THE BODY WE INHABIT

  • Dates
    2020 - 2025
  • Author
  • Locations Milan, Mexico City

The body we inhabit is a photo series exploring female identity through the body, sexuality, and imagery. Started in 2020, it examines how sociocultural and political paradigms shape women's self-perception, behavior, and societal acceptance.

The Body We Inhabit (2020–2025)

The Body We Inhabit is a photographic series that explores the construction of female identity through the body, sexuality, and popular imagery. Initiated in 2020, the series examines how sociocultural and political paradigms shape women's bodily identity by, influencing self- perception, behavior, and societal acceptance.

At its core, The Body We Inhabit is a visual essay on womanhood and bodily autonomy, challenging archetypes like the virgin, the whore, and the muse.

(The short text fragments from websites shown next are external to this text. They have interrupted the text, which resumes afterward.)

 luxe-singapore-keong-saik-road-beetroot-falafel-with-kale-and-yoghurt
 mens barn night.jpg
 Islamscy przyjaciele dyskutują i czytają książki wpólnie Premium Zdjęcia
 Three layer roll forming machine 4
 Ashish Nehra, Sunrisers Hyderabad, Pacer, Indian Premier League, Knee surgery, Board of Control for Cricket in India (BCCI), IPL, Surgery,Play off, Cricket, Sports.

It highlights the societal denial of women's multiplicity and reclaims space for complexity and self-definition. The photographic act becomes an intimate exchange—marked by vulnerability, seduction, and mutual projection—where the photographer and the model merge into a shared fictional character.

This project stems from a deeply personal journey. Having grappled with eating disorders for over 24 years, the series emerges from a fascination—an obsession, even—with the way women perceive and inhabit their own bodies through the lens of desire pleasure and sexual expressions.

The project investigates clothing as a symbolic tool of transgression and as a modifier. Through decontextualization and reinterpretation, these garments become devices of empowerment, reconfiguring the female body and challenging normative representations. Layers, ties, transparencies, and drapes are recurring visual elements.

The camera becomes a tool to reclaim the female gaze, positioning the photographer between the subject and the viewer as a disruptor of the patriarchal narratives that have historically dictated how women should be seen.This intimacy creates a dialogue where sensuality, desire, and self-awareness converge.

Through this work, the female body is portrayed as unapologetic, free, and powerful, confronting the viewer with a direct and unflinching gaze. There is a claim that resonates in unison:  I am here.